Everyone has a narrative.
New York Narratives (NYN) is a storytelling project born out of a desire to tell the stories of New York City that have yet to be told. Let me share mine with you. When COVID-19 brought New York to a standstill, I found comfort in taking long walks throughout the city. After the pandemic, I traveled everywhere from Black Bedford-Stuyvesant to Hasidic Williamsburg to Arab Bay Ridge to Puerto Rican Bushwick, immersing myself into the cultures and histories of these neighborhoods. My passions for my hometown only increased as I then got my NYC tour guide license and was offered jobs at the Museum of the City of New York. And yet, something was deeply missing in all of this.
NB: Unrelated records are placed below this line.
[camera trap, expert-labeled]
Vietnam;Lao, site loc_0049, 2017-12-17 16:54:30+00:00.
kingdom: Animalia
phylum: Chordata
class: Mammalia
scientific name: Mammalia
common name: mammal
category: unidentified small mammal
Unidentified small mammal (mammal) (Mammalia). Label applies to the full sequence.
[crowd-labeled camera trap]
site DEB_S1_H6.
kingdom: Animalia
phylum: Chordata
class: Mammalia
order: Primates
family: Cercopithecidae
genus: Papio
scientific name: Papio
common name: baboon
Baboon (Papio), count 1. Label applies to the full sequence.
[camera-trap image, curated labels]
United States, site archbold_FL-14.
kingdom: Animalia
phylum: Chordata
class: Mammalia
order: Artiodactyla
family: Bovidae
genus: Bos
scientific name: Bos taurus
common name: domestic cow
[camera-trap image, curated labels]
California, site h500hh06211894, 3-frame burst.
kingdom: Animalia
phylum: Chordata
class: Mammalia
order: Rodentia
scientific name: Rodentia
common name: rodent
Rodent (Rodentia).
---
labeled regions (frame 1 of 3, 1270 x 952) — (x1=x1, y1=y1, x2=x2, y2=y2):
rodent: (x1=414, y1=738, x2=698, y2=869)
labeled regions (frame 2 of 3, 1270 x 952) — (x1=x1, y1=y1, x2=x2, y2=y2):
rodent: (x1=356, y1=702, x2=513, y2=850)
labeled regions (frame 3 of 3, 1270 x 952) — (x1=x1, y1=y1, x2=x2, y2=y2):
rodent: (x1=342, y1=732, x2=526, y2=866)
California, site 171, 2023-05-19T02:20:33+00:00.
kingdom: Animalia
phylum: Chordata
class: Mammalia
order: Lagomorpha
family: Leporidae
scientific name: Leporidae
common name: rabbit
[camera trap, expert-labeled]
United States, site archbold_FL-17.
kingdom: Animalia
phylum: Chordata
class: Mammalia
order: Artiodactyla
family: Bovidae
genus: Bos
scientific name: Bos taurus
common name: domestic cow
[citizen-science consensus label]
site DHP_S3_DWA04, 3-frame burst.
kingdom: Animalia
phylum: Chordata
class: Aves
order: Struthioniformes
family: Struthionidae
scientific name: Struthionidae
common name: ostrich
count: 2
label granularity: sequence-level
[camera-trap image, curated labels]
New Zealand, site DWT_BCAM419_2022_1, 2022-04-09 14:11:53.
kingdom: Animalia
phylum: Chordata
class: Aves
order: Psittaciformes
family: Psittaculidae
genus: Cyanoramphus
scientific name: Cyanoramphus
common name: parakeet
There were tours of sites like Central Park, Greenwich Village, and Grand Central, all of which are awesome—but who was telling the stories of new New York? Who was telling the stories of my part of Brooklyn, where Russians, Mexicans, Pakistanis, Uzbeks, and Turks all live together? How many people know that Kensington is called “Little Bangladesh” and that New York’s first Muslim woman to City Council hails from there? What if we told the story of Williamsburg from the angle of immigrants? Do people know that the city’s largest Chinatown is in Sunset Park, right next to thriving Latino and Arab communities? What if we heard NYC’s origin story in Lower Manhattan from the perspective of Indian ship workers, Arab merchants, and West African enslaved peoples? It was then that I decided to become the answer to my own questions: New York Narratives was born.